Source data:
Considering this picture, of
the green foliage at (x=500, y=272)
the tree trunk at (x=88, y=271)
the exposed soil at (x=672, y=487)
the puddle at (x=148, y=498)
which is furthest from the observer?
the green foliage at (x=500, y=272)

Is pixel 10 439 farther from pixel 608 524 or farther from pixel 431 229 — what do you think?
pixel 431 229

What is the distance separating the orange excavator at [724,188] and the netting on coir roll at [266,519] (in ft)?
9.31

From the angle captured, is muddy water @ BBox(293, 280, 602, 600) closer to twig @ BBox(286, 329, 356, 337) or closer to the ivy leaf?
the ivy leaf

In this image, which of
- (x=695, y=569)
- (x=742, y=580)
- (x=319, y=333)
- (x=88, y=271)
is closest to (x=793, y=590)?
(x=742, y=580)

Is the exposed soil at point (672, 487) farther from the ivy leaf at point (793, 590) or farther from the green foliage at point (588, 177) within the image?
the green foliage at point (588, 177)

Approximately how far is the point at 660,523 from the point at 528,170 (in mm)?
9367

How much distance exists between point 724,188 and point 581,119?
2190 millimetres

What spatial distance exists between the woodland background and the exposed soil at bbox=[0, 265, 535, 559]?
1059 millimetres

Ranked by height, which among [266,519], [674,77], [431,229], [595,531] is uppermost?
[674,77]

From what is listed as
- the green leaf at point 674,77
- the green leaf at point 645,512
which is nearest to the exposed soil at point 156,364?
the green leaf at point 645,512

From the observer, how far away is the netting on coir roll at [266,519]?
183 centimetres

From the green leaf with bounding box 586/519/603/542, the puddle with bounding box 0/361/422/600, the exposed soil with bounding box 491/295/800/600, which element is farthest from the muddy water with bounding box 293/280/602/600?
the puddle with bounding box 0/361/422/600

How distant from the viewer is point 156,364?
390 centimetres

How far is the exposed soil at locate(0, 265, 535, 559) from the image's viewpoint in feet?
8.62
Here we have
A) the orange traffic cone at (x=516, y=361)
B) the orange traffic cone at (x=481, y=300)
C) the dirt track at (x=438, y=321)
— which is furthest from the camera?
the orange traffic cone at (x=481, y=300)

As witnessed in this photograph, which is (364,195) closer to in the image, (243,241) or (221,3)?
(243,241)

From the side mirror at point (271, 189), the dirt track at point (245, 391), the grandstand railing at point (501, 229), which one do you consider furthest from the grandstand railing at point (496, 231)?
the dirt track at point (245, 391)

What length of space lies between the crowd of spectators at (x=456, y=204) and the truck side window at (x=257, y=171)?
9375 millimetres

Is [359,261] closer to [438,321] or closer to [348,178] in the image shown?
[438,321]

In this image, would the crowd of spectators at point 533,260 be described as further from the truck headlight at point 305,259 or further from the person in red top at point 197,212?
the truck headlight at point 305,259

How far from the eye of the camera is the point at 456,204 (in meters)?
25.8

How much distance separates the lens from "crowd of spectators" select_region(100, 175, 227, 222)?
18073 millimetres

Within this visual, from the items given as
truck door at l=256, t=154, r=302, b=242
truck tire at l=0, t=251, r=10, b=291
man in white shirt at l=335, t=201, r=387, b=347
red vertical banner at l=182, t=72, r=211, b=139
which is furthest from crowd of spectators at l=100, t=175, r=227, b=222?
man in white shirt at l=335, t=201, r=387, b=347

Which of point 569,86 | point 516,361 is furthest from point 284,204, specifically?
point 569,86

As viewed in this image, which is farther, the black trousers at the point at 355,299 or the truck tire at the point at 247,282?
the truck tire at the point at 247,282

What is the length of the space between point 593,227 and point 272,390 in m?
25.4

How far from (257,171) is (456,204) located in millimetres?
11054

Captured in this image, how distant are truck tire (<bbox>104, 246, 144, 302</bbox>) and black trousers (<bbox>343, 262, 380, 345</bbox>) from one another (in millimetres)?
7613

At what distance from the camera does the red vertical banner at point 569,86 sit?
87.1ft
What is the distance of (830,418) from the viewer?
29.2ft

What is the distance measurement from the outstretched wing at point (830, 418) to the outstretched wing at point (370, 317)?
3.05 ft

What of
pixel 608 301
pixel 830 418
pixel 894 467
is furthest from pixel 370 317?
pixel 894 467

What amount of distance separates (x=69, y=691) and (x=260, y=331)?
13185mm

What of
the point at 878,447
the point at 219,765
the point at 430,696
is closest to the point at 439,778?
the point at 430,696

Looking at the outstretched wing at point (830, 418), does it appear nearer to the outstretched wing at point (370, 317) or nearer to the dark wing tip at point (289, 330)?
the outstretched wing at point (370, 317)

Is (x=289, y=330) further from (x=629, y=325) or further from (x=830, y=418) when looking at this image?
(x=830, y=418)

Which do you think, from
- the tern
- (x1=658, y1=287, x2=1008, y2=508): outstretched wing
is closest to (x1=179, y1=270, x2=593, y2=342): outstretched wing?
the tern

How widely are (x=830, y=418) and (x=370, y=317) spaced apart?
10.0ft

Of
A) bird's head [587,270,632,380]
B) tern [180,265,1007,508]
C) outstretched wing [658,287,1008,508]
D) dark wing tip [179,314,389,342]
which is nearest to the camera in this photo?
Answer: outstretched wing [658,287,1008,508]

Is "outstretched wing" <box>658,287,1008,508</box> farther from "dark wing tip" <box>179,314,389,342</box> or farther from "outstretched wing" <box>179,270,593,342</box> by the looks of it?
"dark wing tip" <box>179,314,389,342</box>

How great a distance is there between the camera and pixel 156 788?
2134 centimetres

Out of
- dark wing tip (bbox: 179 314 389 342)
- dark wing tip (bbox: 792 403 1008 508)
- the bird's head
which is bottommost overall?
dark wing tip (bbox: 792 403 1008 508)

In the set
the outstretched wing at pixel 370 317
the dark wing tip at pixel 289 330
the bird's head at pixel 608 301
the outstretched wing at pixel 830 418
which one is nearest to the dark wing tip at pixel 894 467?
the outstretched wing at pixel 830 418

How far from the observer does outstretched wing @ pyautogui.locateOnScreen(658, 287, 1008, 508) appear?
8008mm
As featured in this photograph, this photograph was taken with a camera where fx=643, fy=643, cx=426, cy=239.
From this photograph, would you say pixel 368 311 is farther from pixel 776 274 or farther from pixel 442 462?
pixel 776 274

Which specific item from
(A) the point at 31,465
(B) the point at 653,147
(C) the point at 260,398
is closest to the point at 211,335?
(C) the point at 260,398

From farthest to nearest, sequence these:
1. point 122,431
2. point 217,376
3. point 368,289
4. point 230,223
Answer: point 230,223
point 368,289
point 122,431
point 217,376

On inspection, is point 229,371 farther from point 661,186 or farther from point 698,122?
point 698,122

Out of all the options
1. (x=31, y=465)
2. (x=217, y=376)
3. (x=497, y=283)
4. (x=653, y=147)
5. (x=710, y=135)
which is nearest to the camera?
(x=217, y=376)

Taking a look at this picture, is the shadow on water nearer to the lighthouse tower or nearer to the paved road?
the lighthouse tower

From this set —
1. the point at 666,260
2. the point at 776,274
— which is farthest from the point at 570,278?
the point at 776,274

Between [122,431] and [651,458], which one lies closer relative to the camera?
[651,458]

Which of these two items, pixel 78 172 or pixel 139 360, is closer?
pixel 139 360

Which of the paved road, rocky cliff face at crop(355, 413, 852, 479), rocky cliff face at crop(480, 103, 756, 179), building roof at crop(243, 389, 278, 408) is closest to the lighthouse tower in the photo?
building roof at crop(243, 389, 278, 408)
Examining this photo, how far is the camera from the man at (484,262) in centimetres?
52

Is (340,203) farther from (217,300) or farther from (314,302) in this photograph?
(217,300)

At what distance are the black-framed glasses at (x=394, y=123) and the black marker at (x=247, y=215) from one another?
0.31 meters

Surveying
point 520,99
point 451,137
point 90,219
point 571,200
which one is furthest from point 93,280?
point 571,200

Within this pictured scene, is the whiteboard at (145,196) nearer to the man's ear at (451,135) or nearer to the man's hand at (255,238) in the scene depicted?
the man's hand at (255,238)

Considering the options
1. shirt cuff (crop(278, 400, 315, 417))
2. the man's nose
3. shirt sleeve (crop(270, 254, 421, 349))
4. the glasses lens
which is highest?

• _Directions_:
Rewrite every line from the one containing "How much distance separates" through the one containing "18073 millimetres", inclusive, with the request lines included, and increase each distance value in the answers by 43.

• _Solution_:
How much distance separates the lens from "crowd of spectators" select_region(100, 175, 227, 222)?
18116 millimetres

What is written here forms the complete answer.